Data lines:
-- -- --
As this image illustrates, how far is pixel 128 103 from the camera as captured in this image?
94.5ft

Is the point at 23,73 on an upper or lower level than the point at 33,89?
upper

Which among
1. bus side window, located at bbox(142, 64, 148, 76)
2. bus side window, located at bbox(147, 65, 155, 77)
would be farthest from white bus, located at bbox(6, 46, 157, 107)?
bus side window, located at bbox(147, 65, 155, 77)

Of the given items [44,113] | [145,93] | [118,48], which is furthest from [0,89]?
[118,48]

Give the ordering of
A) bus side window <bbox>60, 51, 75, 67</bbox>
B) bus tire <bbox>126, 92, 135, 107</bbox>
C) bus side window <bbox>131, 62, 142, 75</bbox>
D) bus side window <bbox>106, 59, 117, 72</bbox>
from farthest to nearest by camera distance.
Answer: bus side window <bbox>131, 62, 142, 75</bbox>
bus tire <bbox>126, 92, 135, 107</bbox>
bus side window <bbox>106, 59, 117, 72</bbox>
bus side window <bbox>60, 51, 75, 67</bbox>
-- -- --
WRITTEN EXERCISE: Rewrite every line of the listing above as a numbered list, omitting the blank lines.

RESULT:
1. As this image illustrates, how far is pixel 128 103 from the camera as captured in this image?
2. 94.5ft
3. Is the point at 23,73 on an upper or lower level than the point at 33,89?
4. upper
5. Which among
6. 1. bus side window, located at bbox(142, 64, 148, 76)
7. 2. bus side window, located at bbox(147, 65, 155, 77)
8. would be farthest from white bus, located at bbox(6, 46, 157, 107)?
9. bus side window, located at bbox(147, 65, 155, 77)
10. Of the given items [44,113] | [145,93] | [118,48], which is furthest from [0,89]?
11. [118,48]
12. Give the ordering of
13. A) bus side window <bbox>60, 51, 75, 67</bbox>
14. B) bus tire <bbox>126, 92, 135, 107</bbox>
15. C) bus side window <bbox>131, 62, 142, 75</bbox>
16. D) bus side window <bbox>106, 59, 117, 72</bbox>
17. from farthest to nearest by camera distance.
18. Answer: bus side window <bbox>131, 62, 142, 75</bbox>
19. bus tire <bbox>126, 92, 135, 107</bbox>
20. bus side window <bbox>106, 59, 117, 72</bbox>
21. bus side window <bbox>60, 51, 75, 67</bbox>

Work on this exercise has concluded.